O médico só fixa Diogo pela primeira vez após ouvir a porta fechar-se num estalido seco. Vê um homem moreno, bem apessoado, na casa dos quarenta anos. A idade é denunciada pelos cabelos brancos, que ganham terreno de forma aleatória e selvagem um pouco por toda a farta cabeleira preta.
- Então Diogo, o que é que o traz por cá? – Pergunta o psicanalista, puxando o início da conversa.
De mãos cruzadas sobre a secretária e olhos fixos no médico, Diogo responde:
- Doutor, acho que estou com um problema. Quer dizer, não é bem um problema, é se calhar uma mania, melhor dizendo, talvez seja uma obsessão.
O médico permite dois segundos de silêncio, antes de levantar-se. Começa a caminhar e convida Diogo a deitar-se no divã, explicando que lá sentir-se-á mais confortável para desabafar. É um divã preto em pele, de design moderno e linhas sinuosas. Após aceder ao convite, Diogo sente-se, de facto, mais relaxado naquela posição. Fixando o olhar na imensa estante de livros, que atravessa de um extremo ao outro a parede em frente, consegue finalmente soltar a língua.
- Quero lembrar-me de como era a minha vida antes… antes de aparecer o “e” azul. Sim, o “e” e agora o “f”…

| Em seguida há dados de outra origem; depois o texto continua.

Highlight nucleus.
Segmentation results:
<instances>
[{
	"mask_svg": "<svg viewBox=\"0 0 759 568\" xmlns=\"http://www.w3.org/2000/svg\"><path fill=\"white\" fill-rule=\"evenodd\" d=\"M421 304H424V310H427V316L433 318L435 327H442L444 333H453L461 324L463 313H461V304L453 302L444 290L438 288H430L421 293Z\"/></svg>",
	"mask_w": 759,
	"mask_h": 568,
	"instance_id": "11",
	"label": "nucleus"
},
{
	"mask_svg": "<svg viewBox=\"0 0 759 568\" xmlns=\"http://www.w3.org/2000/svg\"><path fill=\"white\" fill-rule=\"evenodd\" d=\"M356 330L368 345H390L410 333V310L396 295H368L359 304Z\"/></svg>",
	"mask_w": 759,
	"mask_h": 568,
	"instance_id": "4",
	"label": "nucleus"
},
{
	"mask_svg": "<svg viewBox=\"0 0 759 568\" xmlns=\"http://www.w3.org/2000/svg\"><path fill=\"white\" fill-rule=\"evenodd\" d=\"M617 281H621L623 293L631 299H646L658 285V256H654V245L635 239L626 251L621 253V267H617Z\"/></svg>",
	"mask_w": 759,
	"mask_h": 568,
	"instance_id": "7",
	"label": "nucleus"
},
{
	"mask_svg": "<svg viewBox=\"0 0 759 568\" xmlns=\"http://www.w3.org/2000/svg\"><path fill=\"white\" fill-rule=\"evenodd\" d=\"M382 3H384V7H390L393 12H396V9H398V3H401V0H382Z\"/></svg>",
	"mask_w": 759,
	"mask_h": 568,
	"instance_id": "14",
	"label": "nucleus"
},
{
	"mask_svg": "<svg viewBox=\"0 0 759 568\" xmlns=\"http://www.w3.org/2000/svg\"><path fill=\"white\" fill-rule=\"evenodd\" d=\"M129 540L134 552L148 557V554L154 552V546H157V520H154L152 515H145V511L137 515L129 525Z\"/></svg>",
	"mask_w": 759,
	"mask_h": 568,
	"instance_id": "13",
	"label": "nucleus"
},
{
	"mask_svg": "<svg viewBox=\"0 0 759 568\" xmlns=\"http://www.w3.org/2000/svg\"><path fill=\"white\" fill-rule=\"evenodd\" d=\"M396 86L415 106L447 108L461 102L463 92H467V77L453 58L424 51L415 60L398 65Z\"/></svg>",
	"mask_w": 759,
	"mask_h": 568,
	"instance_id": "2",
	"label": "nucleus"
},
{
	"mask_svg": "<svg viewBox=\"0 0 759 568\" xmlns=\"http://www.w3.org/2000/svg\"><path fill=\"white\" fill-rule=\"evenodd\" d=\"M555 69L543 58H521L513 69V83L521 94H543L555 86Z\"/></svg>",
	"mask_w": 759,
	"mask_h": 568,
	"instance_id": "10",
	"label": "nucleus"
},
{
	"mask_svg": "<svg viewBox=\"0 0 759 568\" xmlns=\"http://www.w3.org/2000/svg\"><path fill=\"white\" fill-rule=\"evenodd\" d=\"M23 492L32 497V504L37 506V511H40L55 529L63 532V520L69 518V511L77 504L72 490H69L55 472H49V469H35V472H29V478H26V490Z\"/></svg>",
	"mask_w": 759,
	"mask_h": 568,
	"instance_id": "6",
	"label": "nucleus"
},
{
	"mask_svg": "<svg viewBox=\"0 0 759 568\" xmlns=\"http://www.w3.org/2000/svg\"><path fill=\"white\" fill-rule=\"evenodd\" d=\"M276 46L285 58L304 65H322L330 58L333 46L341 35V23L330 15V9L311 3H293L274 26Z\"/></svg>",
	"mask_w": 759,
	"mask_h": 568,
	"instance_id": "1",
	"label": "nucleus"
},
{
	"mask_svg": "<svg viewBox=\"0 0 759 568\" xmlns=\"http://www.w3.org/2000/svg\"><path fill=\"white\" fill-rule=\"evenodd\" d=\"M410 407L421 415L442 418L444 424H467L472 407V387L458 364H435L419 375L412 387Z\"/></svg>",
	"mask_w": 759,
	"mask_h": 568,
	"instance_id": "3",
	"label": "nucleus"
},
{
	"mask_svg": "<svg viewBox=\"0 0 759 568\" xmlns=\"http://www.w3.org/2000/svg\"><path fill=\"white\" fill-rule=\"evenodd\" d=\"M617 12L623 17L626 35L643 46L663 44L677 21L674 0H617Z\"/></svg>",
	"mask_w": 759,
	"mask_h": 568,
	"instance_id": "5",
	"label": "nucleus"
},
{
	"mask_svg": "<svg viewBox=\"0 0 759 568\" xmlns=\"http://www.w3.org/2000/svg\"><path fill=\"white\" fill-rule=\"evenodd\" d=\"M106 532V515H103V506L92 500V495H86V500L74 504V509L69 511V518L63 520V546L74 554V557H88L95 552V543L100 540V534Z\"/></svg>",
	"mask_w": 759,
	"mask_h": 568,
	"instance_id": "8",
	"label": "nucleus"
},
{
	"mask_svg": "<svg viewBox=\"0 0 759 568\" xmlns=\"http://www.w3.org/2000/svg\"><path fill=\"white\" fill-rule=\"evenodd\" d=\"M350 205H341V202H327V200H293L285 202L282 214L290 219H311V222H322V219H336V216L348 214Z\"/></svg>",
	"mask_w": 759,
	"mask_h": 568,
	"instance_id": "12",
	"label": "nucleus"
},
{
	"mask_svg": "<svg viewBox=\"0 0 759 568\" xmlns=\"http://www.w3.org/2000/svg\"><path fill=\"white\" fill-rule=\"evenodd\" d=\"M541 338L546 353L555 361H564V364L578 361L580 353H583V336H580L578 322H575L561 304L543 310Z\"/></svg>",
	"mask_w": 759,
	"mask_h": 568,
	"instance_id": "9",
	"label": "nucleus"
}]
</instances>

Diogo fala em código e o médico, apesar de não entender patavina do discurso, permanece em silêncio, receptivo para continuar a ouvir.
- É pior que o fumo e o álcool juntos. Nem sei como fiquei viciado nisto. A gente vai experimentando e gostando. Volta no dia seguinte e fica mais um pouco. E vamos deixando as horas passar e deixamos o sono passar e deixamos a vida passar e não largamos o vício.
Parado diante da janela, o médico vai ouvindo e analisando o discurso, apesar de achar que continua a não fazer qualquer sentido.
- Deito-me com a cabeça cheia de imagens, de frases, de citações, de notícias, de coscuvilhices. Todos os dias fico a saber muito mais do que devia sobre a vida de muita gente. Partilho retalhos da minha vida ao segundo como se ao não fazê-lo deixasse de existir. Não é deliberado, mas quero que reparem em mim. Gosto de poder dizer às pessoas que me seguem onde é que estou, para onde vou, o que ando a fazer. Gosto que comentem, gosto de saber a opinião que elas têm sobre a minha pessoa e sobre tudo o que penso e digo. A opinião dos outros ajuda-me a conhecê-los melhor e até mesmo a compreender-me melhor. Gosto de fazer comparações. Analisar o comportamento dos outros reforça-me a auto-estima, faz-me sentir especial. Consigo perceber facilmente que sou mais inteligente que a maioria das pessoas com que me relaciono, que me preocupo com questões mais profundas, que leio mais livros e vejo mais filmes. Mas depois, vem o desassossego. Quero libertar-me e não consigo, é mais forte do que eu. Antes de me deitar, depois de ter estado horas agarrado ao computador, ainda espreito o telemóvel, a ver se alguém fez algum comentário. Vou à praia e tenho que mostrar que estive lá. Vou viajar e tenho que avisar toda a gente, não sei se por presunção ou por outra razão qualquer. Não sei, não sei, não sei…. Não sei porque faço isto e não me consigo lembrar como era a minha vida antes disto. Doutor, acho que preciso de ajuda! Primeiro foi só a Internet, depois o Google, agora o Facebook. Por favor, eu só quero curar-me deste vício – implora Diogo, num tom desesperado.
O psicanalista olha para ele, esboçando um sorriso aliviado.
- Meu amigo, o seu problema tem nome, sabe qual é?
Diogo abana a cabeça, em negação.
- Solidão! Vamos tratar primeiro disso e depois falamos do resto – atalha o médico, antes de dar por concluída a primeira sessão de psicanálise.